So given the output from [[dDocent All Individuals 2.5%]] and [[dDocent All Individuals 10%]], I thought I’d run a 5% representation.
screen -r 3222
and sample them as:
rm(list=ls())
files <- list.files("all",pattern="F.fq.gz")
for( i in 1:length(files) ) {
file <- files[i]
tmp <- strsplit(file, split="\\.")[[1]]
ofile <- paste( paste(tmp[1],tmp[2],sep=""), tmp[3],tmp[4], sep=".")
cmd <- paste( "seqtk sample ./all/",file," 0.025 > ./all0025/", ofile, sep="")
system(cmd)
cmd <- paste("gzip ", "./all0025/",ofile,sep="")
system(cmd)
cat( format(i/length(files), digits=3), " ", ofile, "\n")
}
- Started at 1040.
- 60 minute timer
- start 0.012
- end 0.264
- Estimated finish: 1500
- 60 minute timer
Trimming reduced 5% representation: - Start: Jan 31 18:51
- End: Feb 1 00:21
I set it to only record sequences if they are in 10% of the individuals in the full dataset.
At this point, all configuration information has been entered and dDocent may take several hours to run.

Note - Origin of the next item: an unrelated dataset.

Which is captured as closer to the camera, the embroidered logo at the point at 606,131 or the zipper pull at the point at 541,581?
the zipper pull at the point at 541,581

It is recommended that you move this script to a background operation and disable terminal input and output.
All data and logfiles will still be recorded.
To do this:
Press **control** and **Z** simultaneously
Type **bg** and press enter
Type **disown -h** and press enter
Now sit back, relax, and wait for your analysis to finish
dDocent assembled 88487 sequences (after cutoffs) into 57829 contigs
dDocent has finished with an analysis in /lustre/home/rjdyer/clemgu/samples/all005
dDocent started Tue Jan 31 18:21:35 EST 2023
dDocent finished Wed Feb 1 07:20:00 EST 2023